# Texte
★ ★ ★ ★ ★ ★ ★

Bernard Ginisty (9)

 

 

L’Évangile vient des périphéries

 

L’Évangile vient des périphéries est la chronique du 19 janvier 2017, de Bernard Ginisty.

 

 

Andrea Riccardi, historien spécialiste du christianisme et des religions,  est le fondateur de la communauté Sant’ Egidio connue pour son engagement dans des actions diplomatiques et pacifistes dans des régions touchées par des conflits. Son dernier ouvrage « Périphéries. Crises et nouveautés dans l’Eglise » (1) est une réflexion qui fait suite à ce qu’il appelle « le retour des périphéries » dans l’Eglise catholique proposé par le pape François qui, s’adressant aux supérieurs généraux des communautés religieuses, leur déclarait ceci :

 

« Je suis convaincu d’une chose : les grands changements de l’histoire se sont produits quand la réalité a été vue non depuis le centre, mais depuis la périphérie. C’est une question herméneutique : on ne comprend la réalité que si on la  regarde depuis la périphérie, et non pas si notre regard est placé dans un centre à égale distance de tout. Pour comprendre vraiment la réalité, nous devons nous éloigner de la position centrale de calme et de tranquillité et nous diriger vers la zone périphérique » (2).

★ ★ ★ ★ ★ ★ ★

[Liste des données]
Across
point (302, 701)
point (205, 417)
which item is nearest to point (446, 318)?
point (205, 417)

★ ★ ★ ★ ★ ★ ★

# Exercices
1) Pouvez-vous convertir toutes les lignes de la liste des données en une liste numérotée, sans les lignes vides ?
2) Pouvez-vous poursuivre la chronique sur l'Évangile et les périphéries après sa dernière phrase ?

# Réponses
1)
1. Across
2. point (302, 701)
3. point (205, 417)
4. which item is nearest to point (446, 318)?
5. point (205, 417)

2)
 

C’est un appel fait à l’Eglise catholique d’abandonner une position de surplomb et de centralisation qui se prétendrait « dans un centre à égale distance de tout ». Pour Andrea Riccardi, les périphéries et les êtres en marge sont constitutifs du Christianisme. C’est ce que montre l’histoire de ce peuple « périphérique » par rapport aux grand empires qu’est Israël, le thème du « petit reste » dans ce peuple sur lequel se fonde les espoirs des prophètes, l’apparition de Jésus, « galiléen périphérique » sur lequel s’interroge un futur disciple : « Quelque chose de bon peut-il sortir de Nazareth ? » (3). C’est ensuite par les « périphéries » que le Christianisme se répand dans le bassin méditerranéen.

 

La « bonne nouvelle » est annoncée aux pauvres dit le texte évangélique. Reprenant un remarque d’Olivier Clément, Riccardi écrit « en Europe, le vrai drame a été le divorce entre le sacrement de l’autel et le sacrement du pauvre dont l’espérance a été déçue ou encore non reçue » (4). Pour illustrer ce propos, il analyse, comment, dans l’Eglise catholique, alternent des attitudes d’engagement et de crispation par rapport aux périphéries. Il évoque, entre autres, l’histoire de l’Eglise de France après la seconde de guerre mondiale avec l’expérience des prêtres ouvriers arrêtée brutalement par Rome, ou encore la figure de Madeleine Delbrêl, qui fait le choix de créer une communauté de vie dans la banlieue rouge de Paris (5).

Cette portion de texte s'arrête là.